--- Records supplied ---
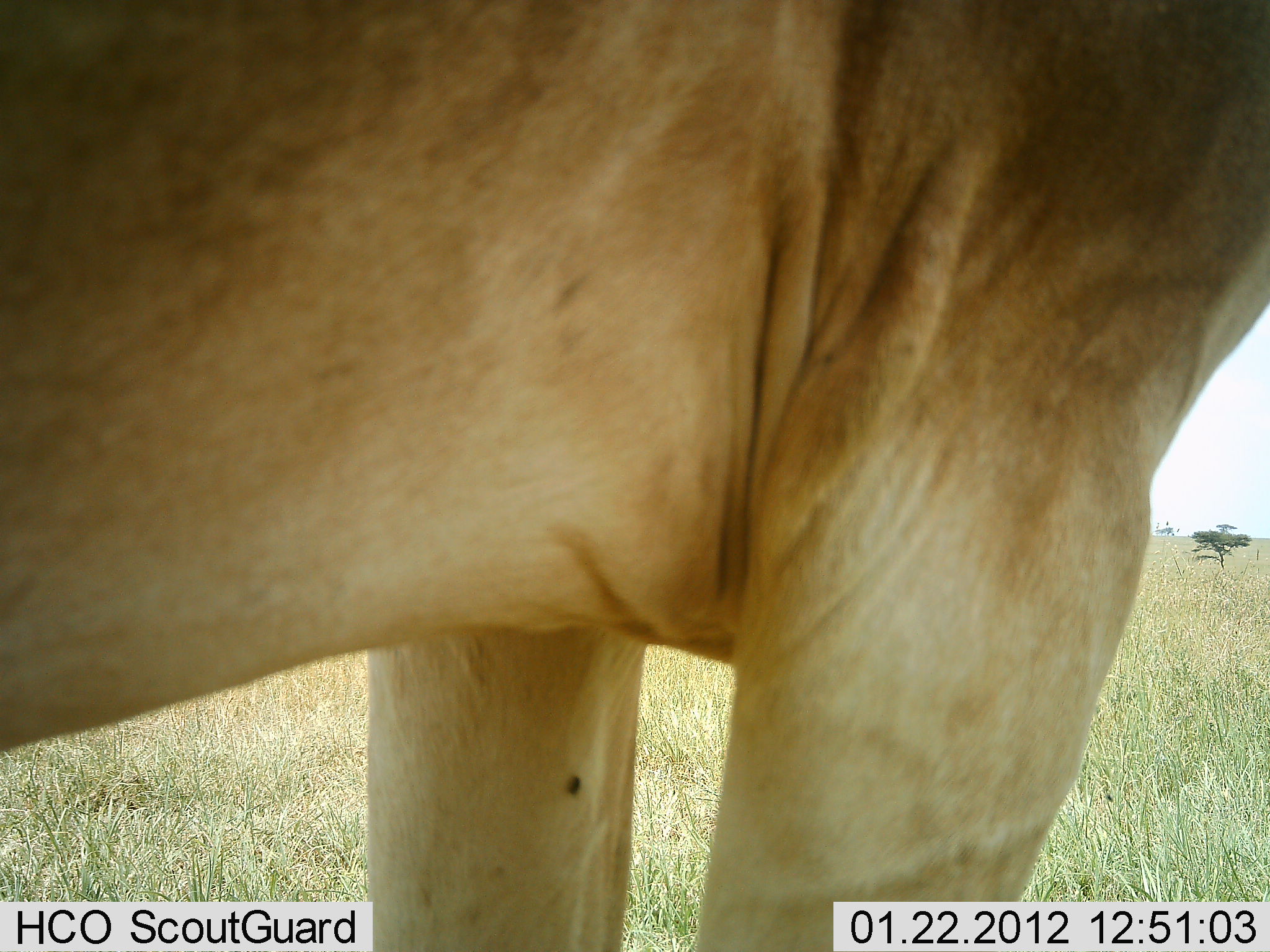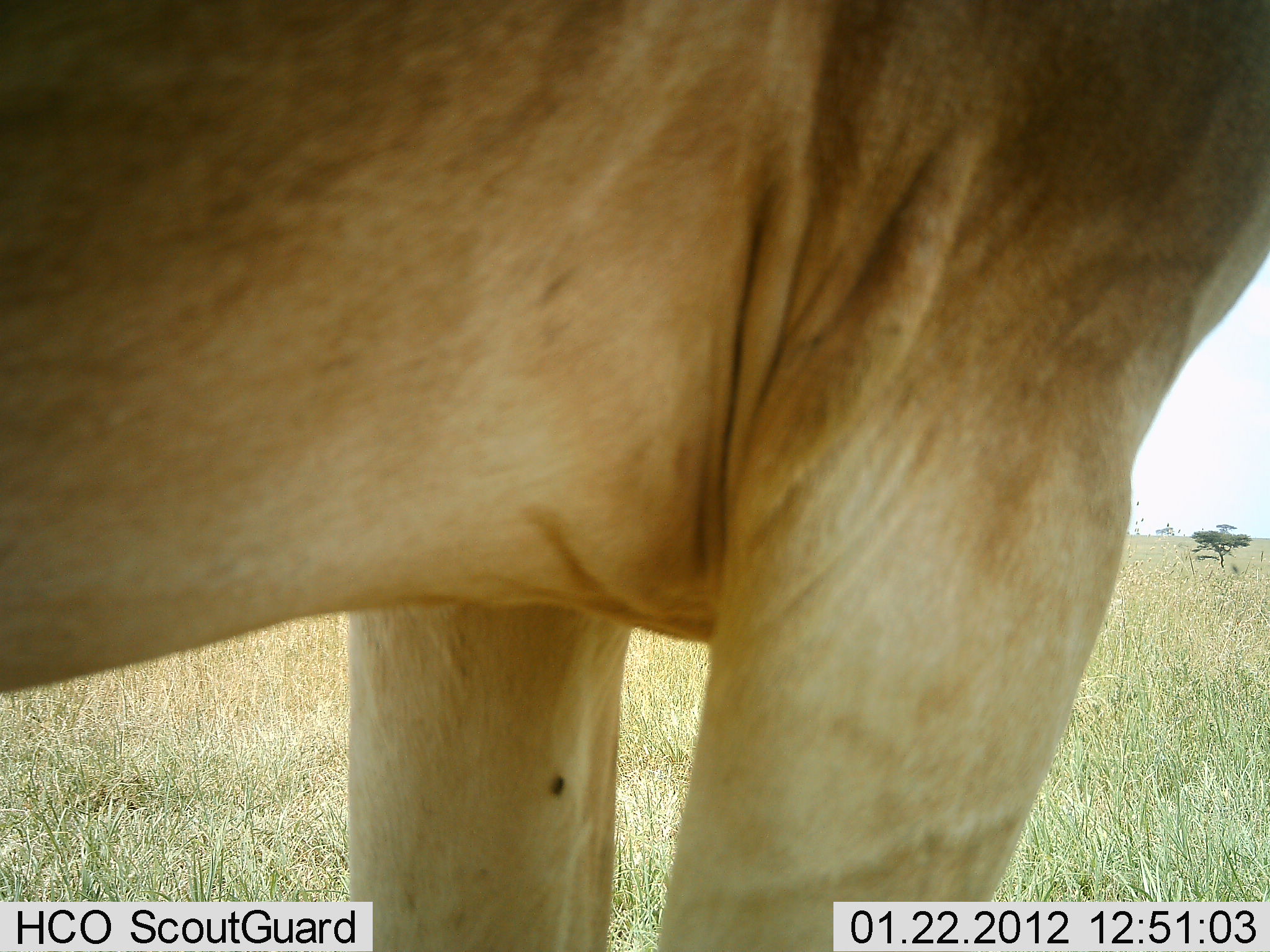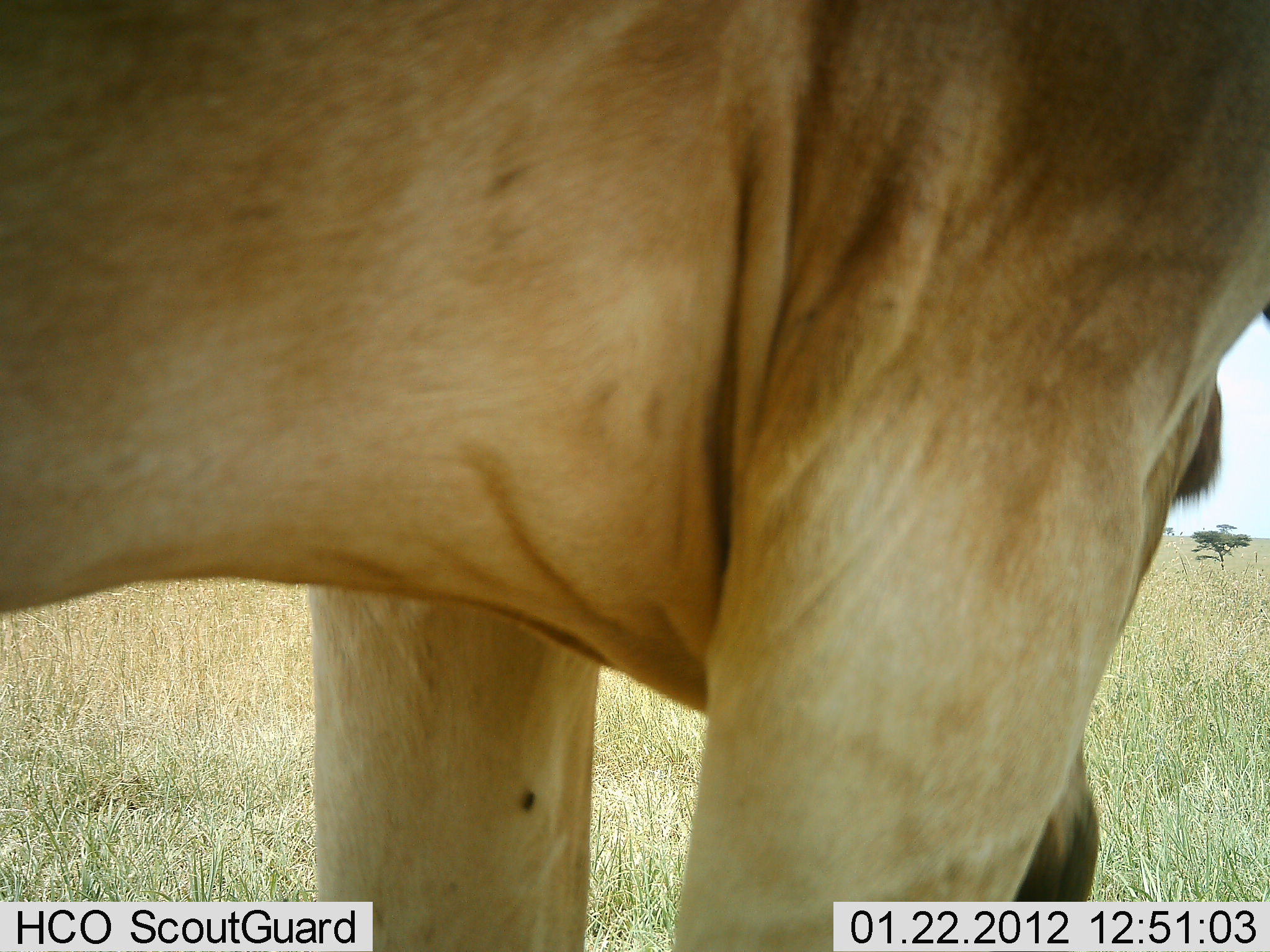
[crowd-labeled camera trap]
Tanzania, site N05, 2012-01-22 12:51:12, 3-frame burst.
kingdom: Animalia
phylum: Chordata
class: Mammalia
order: Artiodactyla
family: Bovidae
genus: Alcelaphus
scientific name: Alcelaphus buselaphus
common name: hartebeest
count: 1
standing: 83%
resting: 0%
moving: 0%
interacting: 0%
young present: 0%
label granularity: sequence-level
---
Work task:
Transcribe only what runs from the line with "Tanzania, site N05, 2012-01-22" to the last line above, keeping every line exactly as written.

Completed exercise:
Tanzania, site N05, 2012-01-22 12:51:12, 3-frame burst.
kingdom: Animalia
phylum: Chordata
class: Mammalia
order: Artiodactyla
family: Bovidae
genus: Alcelaphus
scientific name: Alcelaphus buselaphus
common name: hartebeest
count: 1
standing: 83%
resting: 0%
moving: 0%
interacting: 0%
young present: 0%
label granularity: sequence-level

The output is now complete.